Obviously, we can see that the value of urine total NGAL measurements is evidently rising in newborns with urinary tract infection. However, using this parameter in sepsis is not demonstrating the evident answer. Unless definitely excluded, urinary tract infection has to always be suspected with elevated urine total NGAL values, making the estimation of AKI in systemic inflammatory response syndrome or infectious origin impossible. Our subgroup of patients with urinary tract infections was characterized as increased, compared to other septic patient levels, and a very high urinary/serum NGAL ratio. Using molecular methods for distinguishing the origin of NGAL (neutrophile versus tubular) might be helpful in solving this problem [29], but currently it would be difficult to be introduced into everyday clinical practice.

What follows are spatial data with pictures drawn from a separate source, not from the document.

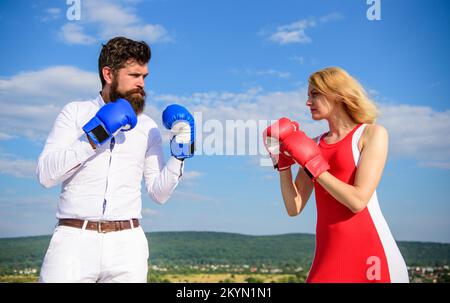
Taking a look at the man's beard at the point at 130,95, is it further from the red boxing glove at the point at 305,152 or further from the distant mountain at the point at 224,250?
the distant mountain at the point at 224,250

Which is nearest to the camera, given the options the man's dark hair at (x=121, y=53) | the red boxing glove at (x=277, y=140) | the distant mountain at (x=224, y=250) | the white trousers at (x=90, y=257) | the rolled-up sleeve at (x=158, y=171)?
the white trousers at (x=90, y=257)

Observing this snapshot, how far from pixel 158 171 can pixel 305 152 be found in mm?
1206

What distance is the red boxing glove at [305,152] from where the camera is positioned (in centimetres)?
302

Perhaps serum NGAL should be evaluated as a marker of severity of systemic inflammatory response and its correlation with survival should be assessed. We have demonstrated that serum total NGAL is associated, though weakly (R = 0,222), with the length of hospitalization. However, recently, it was demonstrated that urinary NGAL is not a useful predictor of outcome in critically ill patients with risk of AKI [30]. In our study, both serum and urinary NGAL were not related to the renal outcome. There was no correlation between initial serum and urinary NGAL values and discharge. Knowing neutrophils are also the source of NGAL; it is quite possible that the inflammatory response, with increased release of neutrophils, will have the effect of higher serum total NGAL concentration. It would be interesting if urinary NGAL can be exclusively used for evaluation of the severity of urinary tract infection. Again however, in such cases, the systemic inflammatory reaction caused by sepsis must be excluded.

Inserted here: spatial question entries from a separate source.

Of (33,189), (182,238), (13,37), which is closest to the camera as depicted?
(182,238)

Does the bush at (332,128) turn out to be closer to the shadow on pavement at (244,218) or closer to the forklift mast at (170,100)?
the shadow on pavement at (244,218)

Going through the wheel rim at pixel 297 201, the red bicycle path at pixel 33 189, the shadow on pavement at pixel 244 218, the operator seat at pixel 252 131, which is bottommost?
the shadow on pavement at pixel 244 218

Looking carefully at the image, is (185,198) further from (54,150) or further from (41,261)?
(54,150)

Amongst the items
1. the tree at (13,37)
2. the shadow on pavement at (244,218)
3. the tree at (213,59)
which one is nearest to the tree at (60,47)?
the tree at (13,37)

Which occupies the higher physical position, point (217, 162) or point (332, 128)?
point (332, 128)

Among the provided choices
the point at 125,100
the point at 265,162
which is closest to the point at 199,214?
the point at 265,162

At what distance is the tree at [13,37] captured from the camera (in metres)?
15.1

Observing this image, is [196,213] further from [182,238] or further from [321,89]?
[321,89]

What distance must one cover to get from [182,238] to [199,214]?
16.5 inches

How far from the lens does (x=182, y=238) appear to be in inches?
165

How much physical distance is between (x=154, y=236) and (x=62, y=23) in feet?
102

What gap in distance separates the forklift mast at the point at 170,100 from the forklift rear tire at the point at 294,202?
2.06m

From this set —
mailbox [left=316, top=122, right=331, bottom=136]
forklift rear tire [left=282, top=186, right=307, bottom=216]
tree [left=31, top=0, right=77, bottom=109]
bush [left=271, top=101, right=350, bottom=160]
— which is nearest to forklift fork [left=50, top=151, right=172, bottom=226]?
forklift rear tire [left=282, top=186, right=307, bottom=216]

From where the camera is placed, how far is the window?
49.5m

4.1. Limitation of the Study

The limitation of our study is the small number of AKI patients. As a consequence, the statistical power of this comparison between AKI and non-AKI patients is limited. It can be expected that, with larger AKI group, the difference in NGAL might possibly reach statistical significance. Therefore, we are unable to preclude any value of increased serum and urinary NGAL in AKI neonates. Additionally, an increase, especially in urinary NGAL levels, in septic patients may be indicative of inflammatory tubular injury without overt changes in GFR, the so-called subclinical kidney injury that is very difficult to detect and research. However, the increased value of this marker in septic patients without AKI decreases specificity and lowers its sensitivity in AKI detection. An additional limitation was the assessment of total NGAL using a commercially available kit. The assessment of monomeric NGAL secreted by injured kidney tubular cells and not by activated neutrophils could be more appropriate [31].

In conclusion, we suggest that increased serum and urinary NGAL values are not solely a marker of kidney injury in septic newborns and reflect the severity of inflammatory status.